[Rows of spatial question data]

—————

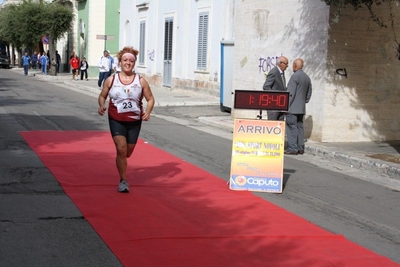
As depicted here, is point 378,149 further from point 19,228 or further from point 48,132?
point 19,228

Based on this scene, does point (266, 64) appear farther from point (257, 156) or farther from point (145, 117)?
point (145, 117)

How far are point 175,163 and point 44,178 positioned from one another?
106 inches

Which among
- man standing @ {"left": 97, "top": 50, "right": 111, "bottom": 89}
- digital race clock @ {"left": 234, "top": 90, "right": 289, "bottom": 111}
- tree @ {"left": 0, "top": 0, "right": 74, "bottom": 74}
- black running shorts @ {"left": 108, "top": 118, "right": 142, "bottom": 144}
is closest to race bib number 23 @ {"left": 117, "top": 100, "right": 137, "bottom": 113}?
black running shorts @ {"left": 108, "top": 118, "right": 142, "bottom": 144}

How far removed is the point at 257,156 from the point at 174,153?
3321mm

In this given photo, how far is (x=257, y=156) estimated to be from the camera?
955 cm

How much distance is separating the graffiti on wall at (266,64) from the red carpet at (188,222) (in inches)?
265

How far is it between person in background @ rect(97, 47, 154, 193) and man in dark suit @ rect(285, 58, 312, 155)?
5.29 m

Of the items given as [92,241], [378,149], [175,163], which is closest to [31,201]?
[92,241]

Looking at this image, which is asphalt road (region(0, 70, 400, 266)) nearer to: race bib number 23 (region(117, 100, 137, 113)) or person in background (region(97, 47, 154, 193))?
person in background (region(97, 47, 154, 193))

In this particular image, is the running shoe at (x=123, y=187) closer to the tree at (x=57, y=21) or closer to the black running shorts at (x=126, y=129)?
the black running shorts at (x=126, y=129)

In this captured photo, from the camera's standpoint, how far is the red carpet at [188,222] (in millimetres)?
6215

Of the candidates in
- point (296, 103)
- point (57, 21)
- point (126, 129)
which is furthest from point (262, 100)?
point (57, 21)

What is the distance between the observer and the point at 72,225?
6973 mm

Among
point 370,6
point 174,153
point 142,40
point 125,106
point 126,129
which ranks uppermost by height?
point 370,6
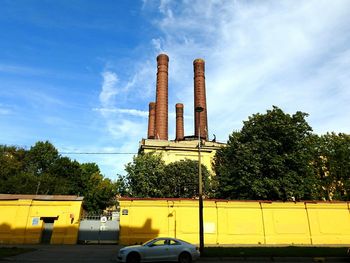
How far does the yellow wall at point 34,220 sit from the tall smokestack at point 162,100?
3009cm

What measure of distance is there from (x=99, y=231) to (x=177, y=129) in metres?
38.6

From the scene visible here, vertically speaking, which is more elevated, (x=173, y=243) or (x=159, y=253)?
(x=173, y=243)

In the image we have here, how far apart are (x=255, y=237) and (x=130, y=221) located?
425 inches

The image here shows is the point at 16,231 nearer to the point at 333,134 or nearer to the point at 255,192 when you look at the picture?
the point at 255,192

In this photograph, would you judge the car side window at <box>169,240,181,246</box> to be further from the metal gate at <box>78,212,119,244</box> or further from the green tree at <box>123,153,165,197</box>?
the green tree at <box>123,153,165,197</box>

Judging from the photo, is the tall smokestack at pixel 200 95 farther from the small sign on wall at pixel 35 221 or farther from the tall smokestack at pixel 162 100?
the small sign on wall at pixel 35 221

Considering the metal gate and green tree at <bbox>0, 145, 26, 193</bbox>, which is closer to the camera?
→ the metal gate

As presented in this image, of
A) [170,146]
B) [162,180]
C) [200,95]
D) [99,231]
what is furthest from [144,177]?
[200,95]

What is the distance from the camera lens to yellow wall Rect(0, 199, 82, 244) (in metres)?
25.0

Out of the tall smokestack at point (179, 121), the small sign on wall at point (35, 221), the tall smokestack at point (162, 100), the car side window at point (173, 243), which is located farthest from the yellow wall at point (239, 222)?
the tall smokestack at point (179, 121)

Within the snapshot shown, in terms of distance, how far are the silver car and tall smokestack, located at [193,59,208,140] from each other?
4188cm

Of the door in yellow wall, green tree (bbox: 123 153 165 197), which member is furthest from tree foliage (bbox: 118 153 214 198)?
the door in yellow wall

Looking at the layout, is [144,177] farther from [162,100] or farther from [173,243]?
[173,243]

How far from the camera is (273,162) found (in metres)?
32.8
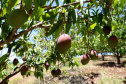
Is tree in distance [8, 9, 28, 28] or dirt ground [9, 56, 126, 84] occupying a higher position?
tree in distance [8, 9, 28, 28]

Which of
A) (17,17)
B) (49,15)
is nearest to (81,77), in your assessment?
(49,15)

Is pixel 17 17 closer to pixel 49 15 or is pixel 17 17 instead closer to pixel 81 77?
pixel 49 15

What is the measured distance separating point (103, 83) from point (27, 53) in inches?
207

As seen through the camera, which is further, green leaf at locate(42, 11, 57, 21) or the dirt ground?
the dirt ground

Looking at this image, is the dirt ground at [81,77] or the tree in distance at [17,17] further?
the dirt ground at [81,77]

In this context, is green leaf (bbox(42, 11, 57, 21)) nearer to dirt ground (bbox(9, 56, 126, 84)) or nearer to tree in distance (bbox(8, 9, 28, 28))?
tree in distance (bbox(8, 9, 28, 28))

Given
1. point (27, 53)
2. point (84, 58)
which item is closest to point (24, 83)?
point (27, 53)

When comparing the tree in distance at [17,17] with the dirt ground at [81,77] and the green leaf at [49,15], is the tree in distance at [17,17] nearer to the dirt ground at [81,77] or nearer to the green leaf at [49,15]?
the green leaf at [49,15]

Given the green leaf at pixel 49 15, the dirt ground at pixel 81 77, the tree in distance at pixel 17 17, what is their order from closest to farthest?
the tree in distance at pixel 17 17
the green leaf at pixel 49 15
the dirt ground at pixel 81 77

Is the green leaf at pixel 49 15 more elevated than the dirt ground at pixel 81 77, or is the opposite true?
the green leaf at pixel 49 15

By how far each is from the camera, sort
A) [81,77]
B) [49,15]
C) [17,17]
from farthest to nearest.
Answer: [81,77] → [49,15] → [17,17]

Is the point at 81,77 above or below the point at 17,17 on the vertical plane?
below

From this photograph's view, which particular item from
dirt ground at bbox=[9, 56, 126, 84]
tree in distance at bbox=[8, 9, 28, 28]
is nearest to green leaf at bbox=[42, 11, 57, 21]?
tree in distance at bbox=[8, 9, 28, 28]

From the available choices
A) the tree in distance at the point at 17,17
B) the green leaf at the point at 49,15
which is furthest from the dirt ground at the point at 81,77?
the tree in distance at the point at 17,17
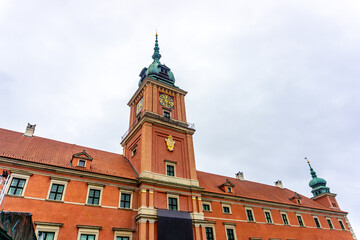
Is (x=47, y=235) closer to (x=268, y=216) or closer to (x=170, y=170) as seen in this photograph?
(x=170, y=170)

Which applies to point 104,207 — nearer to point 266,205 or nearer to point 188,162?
point 188,162

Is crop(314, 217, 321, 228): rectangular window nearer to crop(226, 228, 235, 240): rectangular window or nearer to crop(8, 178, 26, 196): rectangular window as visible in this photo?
crop(226, 228, 235, 240): rectangular window

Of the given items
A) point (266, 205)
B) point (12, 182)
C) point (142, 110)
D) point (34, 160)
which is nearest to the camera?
point (12, 182)

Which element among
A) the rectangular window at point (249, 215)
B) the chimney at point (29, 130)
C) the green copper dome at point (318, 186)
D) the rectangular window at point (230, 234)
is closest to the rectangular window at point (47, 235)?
the chimney at point (29, 130)

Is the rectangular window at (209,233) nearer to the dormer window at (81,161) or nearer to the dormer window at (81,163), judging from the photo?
the dormer window at (81,161)

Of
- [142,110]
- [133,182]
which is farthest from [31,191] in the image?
[142,110]

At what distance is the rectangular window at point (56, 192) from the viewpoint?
715 inches

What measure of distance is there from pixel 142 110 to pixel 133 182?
359 inches

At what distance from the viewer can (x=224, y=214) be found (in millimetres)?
26281

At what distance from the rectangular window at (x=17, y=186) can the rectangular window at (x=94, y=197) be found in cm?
480

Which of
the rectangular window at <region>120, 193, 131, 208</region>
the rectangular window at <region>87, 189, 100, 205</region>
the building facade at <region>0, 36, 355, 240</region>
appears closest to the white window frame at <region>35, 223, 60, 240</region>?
the building facade at <region>0, 36, 355, 240</region>

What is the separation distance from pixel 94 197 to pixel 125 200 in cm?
266

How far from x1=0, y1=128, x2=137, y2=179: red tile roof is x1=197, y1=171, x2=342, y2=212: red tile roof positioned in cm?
1012

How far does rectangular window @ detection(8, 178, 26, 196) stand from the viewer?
16997 millimetres
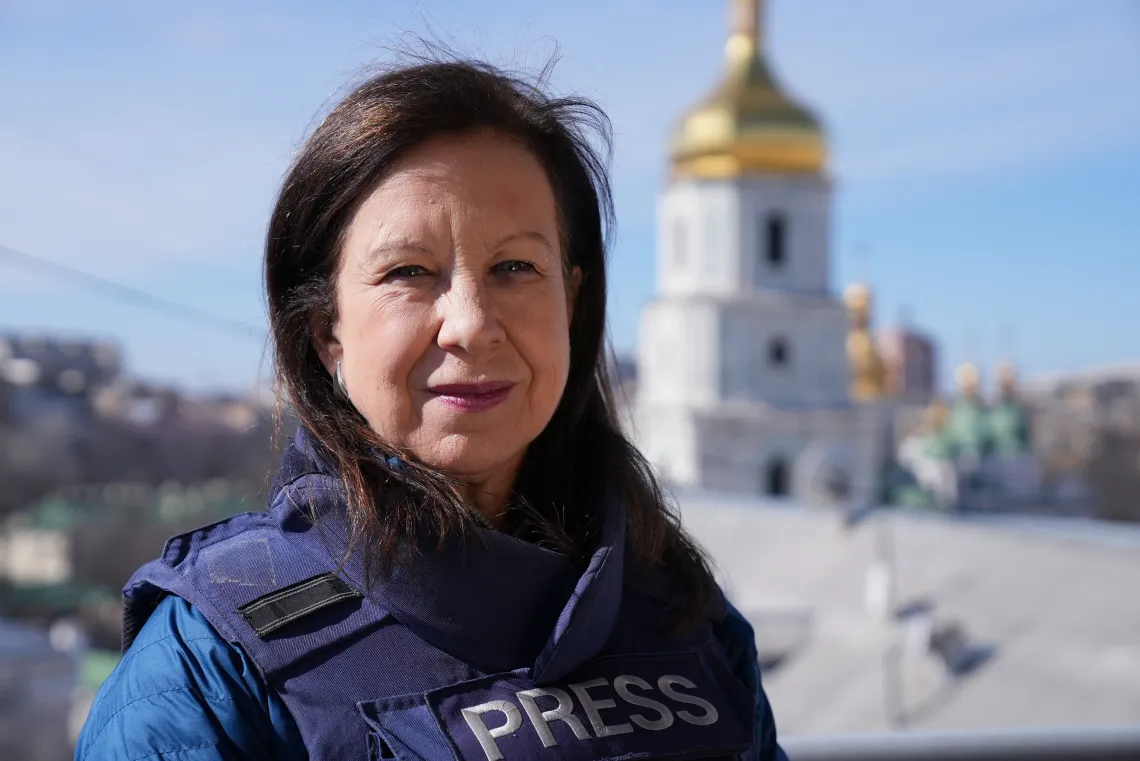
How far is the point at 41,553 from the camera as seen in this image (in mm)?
31422

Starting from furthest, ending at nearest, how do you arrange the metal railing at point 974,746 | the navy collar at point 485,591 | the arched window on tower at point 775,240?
the arched window on tower at point 775,240, the metal railing at point 974,746, the navy collar at point 485,591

—————

- **STATED PROBLEM**
Copy the entries from the line containing "How far does rectangular" through the end of the entries, switching "camera" to "observer" and keeping everything else the same. Leave out the pictures.

- **TASK RESULT**
How far does rectangular window @ detection(8, 178, 26, 196) stand from the viewer?
16997 millimetres
How far is the point at 41,553 from the observer as seen in this image (in mm)?
31422

Starting from furthest, ending at nearest, how do you arrange the metal railing at point 974,746 | the navy collar at point 485,591 | the arched window on tower at point 775,240?
the arched window on tower at point 775,240, the metal railing at point 974,746, the navy collar at point 485,591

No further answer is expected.